Ban smoking in Hong Kong homes and cars to protect children, expert urges

An anti-smoking activist and community-health specialist has urged the government to ban smoking in cars and even homes to protect children's health.

Professor Lam Tai-hing was speaking after a new study, published yesterday, showed that second-hand smoke can make children prone to heart attacks and strokes later in life, in addition to other known risks such as lung cancer, middle-ear disease and respiratory disease.
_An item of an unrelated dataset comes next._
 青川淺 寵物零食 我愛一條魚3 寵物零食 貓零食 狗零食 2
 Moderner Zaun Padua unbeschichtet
Lam, professor of community medicine at the University of Hong Kong, said that while smoking in cars when children were present had been banned in some countries, so far no authorities had made a similar ruling for private households.
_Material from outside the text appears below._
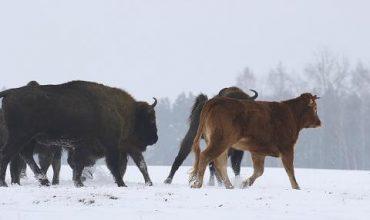 Домашна крава хвана гората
"Smoking in front of children should be seen as poisoning and abusing them," he said. "There are laws that protect children against being abused, why is it we don't consider second-hand smoking as a kind of abuse?"

Lam said Hong Kong so far had no legislation specifically to protect children from second-hand smoke.

The study, published in the yesterday, said data from 2,401 people in Finland and 1,375 in Australia showed passive smoking led to a thickening of children's artery walls, ageing blood vessels by 3.3 years by adulthood.

Scientists used ultrasound to measure the thickness of the children's artery walls once they had reached adulthood.

The results showed that in adulthood, the carotid IMT - a measure of the innermost two layers of the arterial wall - was 0.015 millimetres thicker when both parents smoked than when neither did.

Researcher Seana Gall, who led the study at the University of Tasmania, said this was an irreversible risk of heart attacks or strokes later in life.

The researchers said the findings showed that reducing children's exposure to smoke was a public health priority.

"Legislation can reduce passive smoke exposure," they wrote, adding that banning smoking in cars with children in them would have a significant positive effect.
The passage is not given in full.